TAREFA PROPOSTA 1 => Reproduza, sem alterações, o trecho do texto sobre a votação na Assembleia Regional da Madeira que começa com as palavras “Um sinal preocupante” e termina com “vontade da liderança.”.
TAREFA PROPOSTA 2 => Prossiga o texto sobre a votação na Assembleia Regional da Madeira a partir do ponto em que ele termina.

Derrapagem parlamentar
Esta crise sanitária da Covid-19 pode ter efeitos negativos nos hábitos e práticas parlamentares. É tudo para “simplificar”.
Um sinal preocupante recebemos, agora, do Parlamento madeirense. A imprensa fez-se eco da polémica entre os grupos do PSD e do CDS, os partidos que apoiam o Governo Regional, e os deputados da oposição na Assembleia Regional. O motivo é a deliberação tomada de um só deputado poder votar com todos os votos dos deputados da sua bancada que estejam ausentes. Uma espécie de voto por procuração implícita, ou melhor dito (pior feito), voto de representação em branco, pois o ausente não passa sequer procuração: votam por ele com a vontade da liderança.
Aplicando isto aos conceitos em que temos sido treinados nesta maré do Coranavírus, dá ideia de que quem assim decidiu se inspirou na doutrina epidemiológica da herd immunity, que tanta celeuma gerou quando Boris Johnson a invocou como orientação do governo britânico – depois, mudou radicalmente, como é sabido. Herd immunity quer dizer “imunidade de grupo” ou, literalmente, “imunidade de manada”: atingindo-se a imunidade ao vírus por parte de número significativo de membros do grupo, todo o grupo está imunizado. Ali, na Assembleia Regional da Madeira, pode dizer-se que se criou uma herd legitimacy, isto é, “legitimidade de grupo” ou, literalmente, “legitimidade de manada”: os presentes votam pelos ausentes do mesmo grupo, sendo mesmo possível, no limite, que um só vote por todos.

DADOS EXTRAÍDOS =>
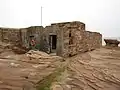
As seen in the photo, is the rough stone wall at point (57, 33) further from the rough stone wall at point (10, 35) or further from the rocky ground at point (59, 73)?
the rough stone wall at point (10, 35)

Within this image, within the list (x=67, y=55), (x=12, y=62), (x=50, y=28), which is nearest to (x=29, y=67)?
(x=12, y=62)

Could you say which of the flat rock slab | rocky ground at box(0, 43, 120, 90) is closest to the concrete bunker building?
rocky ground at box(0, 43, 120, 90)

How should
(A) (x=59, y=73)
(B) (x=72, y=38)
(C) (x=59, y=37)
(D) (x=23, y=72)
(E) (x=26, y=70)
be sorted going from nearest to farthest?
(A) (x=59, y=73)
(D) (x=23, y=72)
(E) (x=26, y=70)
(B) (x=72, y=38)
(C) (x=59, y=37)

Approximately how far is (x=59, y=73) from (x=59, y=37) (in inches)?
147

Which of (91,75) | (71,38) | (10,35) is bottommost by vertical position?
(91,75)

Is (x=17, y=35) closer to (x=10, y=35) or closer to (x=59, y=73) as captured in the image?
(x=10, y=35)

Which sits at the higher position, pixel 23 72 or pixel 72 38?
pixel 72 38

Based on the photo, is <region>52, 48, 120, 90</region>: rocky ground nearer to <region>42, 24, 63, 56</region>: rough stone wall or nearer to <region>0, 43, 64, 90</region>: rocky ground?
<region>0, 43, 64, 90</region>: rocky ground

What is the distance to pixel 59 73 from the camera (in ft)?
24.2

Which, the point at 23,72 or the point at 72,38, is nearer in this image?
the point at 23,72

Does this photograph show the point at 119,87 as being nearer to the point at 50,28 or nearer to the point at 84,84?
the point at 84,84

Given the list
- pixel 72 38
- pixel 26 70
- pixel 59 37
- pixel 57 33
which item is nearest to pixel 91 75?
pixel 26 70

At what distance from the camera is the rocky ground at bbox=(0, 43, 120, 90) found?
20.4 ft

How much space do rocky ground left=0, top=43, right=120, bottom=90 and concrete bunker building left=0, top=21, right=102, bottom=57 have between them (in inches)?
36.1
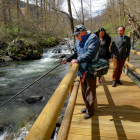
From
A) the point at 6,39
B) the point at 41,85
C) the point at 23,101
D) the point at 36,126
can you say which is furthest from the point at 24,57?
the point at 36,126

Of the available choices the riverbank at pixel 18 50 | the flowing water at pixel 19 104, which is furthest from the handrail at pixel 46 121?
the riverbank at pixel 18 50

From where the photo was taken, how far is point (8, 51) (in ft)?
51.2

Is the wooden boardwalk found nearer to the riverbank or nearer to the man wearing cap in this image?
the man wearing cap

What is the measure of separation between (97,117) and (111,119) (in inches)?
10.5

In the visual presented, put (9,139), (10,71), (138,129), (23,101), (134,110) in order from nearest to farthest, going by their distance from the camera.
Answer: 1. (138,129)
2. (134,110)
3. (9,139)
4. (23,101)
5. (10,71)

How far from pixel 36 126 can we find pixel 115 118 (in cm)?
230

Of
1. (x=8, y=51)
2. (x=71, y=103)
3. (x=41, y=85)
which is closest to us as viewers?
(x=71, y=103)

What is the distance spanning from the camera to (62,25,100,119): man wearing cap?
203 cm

* * *

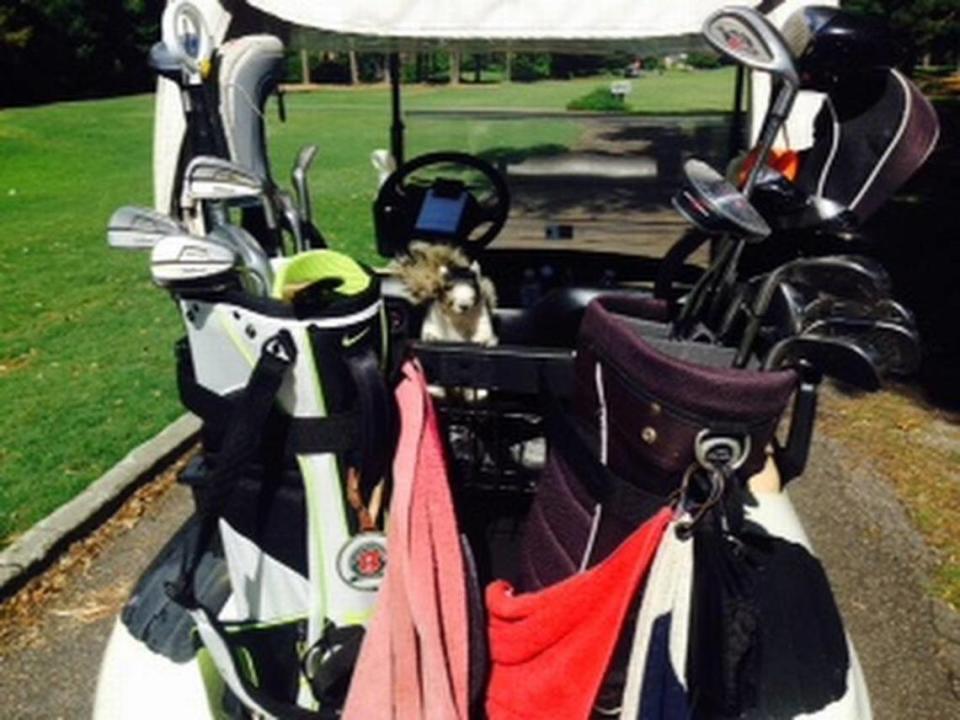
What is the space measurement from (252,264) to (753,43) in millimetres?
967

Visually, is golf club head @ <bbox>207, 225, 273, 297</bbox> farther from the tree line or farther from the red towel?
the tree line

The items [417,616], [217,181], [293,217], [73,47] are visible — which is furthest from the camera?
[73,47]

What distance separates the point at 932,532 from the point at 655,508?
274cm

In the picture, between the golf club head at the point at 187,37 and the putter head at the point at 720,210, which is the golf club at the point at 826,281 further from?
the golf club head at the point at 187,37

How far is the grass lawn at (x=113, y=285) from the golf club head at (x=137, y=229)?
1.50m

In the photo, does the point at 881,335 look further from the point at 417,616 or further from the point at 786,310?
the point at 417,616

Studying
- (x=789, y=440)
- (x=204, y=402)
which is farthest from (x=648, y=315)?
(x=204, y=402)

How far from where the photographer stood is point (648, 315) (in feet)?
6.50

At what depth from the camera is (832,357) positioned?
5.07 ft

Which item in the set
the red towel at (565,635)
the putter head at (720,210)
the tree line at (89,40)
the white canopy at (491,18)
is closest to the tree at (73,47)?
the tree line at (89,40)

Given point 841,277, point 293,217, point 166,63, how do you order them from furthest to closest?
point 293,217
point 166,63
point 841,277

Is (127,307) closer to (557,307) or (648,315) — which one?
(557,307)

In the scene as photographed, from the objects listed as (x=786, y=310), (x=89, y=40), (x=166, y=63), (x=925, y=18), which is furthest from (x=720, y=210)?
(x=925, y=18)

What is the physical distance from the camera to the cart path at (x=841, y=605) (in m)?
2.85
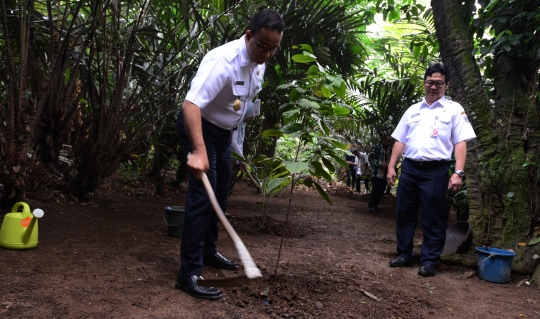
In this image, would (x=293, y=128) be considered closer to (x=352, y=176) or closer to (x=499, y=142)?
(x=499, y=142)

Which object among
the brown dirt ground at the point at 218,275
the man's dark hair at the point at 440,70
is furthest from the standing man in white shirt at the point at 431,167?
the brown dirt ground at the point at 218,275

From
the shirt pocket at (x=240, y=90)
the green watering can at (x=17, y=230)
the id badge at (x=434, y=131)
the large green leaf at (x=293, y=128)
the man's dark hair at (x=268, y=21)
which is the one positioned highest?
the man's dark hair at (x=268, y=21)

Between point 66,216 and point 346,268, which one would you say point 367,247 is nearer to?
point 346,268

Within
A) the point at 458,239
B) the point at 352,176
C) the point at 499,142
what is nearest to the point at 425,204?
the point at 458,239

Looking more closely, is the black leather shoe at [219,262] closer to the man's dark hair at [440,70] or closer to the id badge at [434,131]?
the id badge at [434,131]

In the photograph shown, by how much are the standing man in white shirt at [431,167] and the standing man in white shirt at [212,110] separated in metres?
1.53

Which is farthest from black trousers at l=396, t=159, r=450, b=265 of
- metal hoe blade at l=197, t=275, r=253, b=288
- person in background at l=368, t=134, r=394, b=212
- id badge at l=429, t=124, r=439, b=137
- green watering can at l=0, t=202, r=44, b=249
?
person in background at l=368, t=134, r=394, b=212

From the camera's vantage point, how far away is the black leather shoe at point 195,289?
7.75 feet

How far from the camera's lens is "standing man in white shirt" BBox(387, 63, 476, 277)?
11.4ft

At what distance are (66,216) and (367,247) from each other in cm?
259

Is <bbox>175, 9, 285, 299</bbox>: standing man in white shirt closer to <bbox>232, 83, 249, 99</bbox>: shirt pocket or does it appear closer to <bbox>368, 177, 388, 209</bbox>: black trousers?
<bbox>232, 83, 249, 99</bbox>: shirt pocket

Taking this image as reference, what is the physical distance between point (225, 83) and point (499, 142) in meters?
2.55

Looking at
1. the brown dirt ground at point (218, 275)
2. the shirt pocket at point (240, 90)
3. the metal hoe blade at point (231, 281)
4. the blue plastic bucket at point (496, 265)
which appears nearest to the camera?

RESPOSTA À TAREFA 1 =>
Um sinal preocupante recebemos, agora, do Parlamento madeirense. A imprensa fez-se eco da polémica entre os grupos do PSD e do CDS, os partidos que apoiam o Governo Regional, e os deputados da oposição na Assembleia Regional. O motivo é a deliberação tomada de um só deputado poder votar com todos os votos dos deputados da sua bancada que estejam ausentes. Uma espécie de voto por procuração implícita, ou melhor dito (pior feito), voto de representação em branco, pois o ausente não passa sequer procuração: votam por ele com a vontade da liderança.

RESPOSTA À TAREFA 2 =>
Li que logo se levantou a questão da inconstitucionalidade da deliberação. E, sem ter estudado o assunto, creio que viola a Constituição e seus princípios. O artigo 155.º, n.º 1 dispõe que “os Deputados exercem livremente o seu mandato”, o que é uma das traduções do princípio da exclusiva titularidade pessoal do mandato, princípio basilar de qualquer democracia. E o artigo 180.º, n.º 1 define que “os Deputados eleitos por cada partido ou coligação podem constituir-se em grupo parlamentar.” Quer isto dizer, como várias vezes chamo a atenção, que os grupos parlamentares não são obrigatórios, não se impõem aos eleitos. Não é verdade a ideia feita de que, como quase toda a gente pensa, os deputados eleitos por um partido têm de ir para o grupo parlamentar desse partido. Não é assim. No início de cada legislatura, os deputados preenchem e assinam uma declaração a constituir o grupo parlamentar do seu partido. Quem o não faça, não está sujeito a qualquer sanção, ainda que arque com as consequências políticas do seu gesto. Aquela norma constitucional e esta prática são mais do que um mero formalismo: significam que são os deputados que geram, ou não, o grupo e prevalecem sobre este, não é o grupo que subordina os deputados e lhes abocanha o mandato. Estou certo de na Madeira também ser assim.
Aliás, como há pouco aludi, um deputado não pode votar por procuração. Seria absurdo. E, se assim é, torna-se ridículo que possa votar… sem procuração.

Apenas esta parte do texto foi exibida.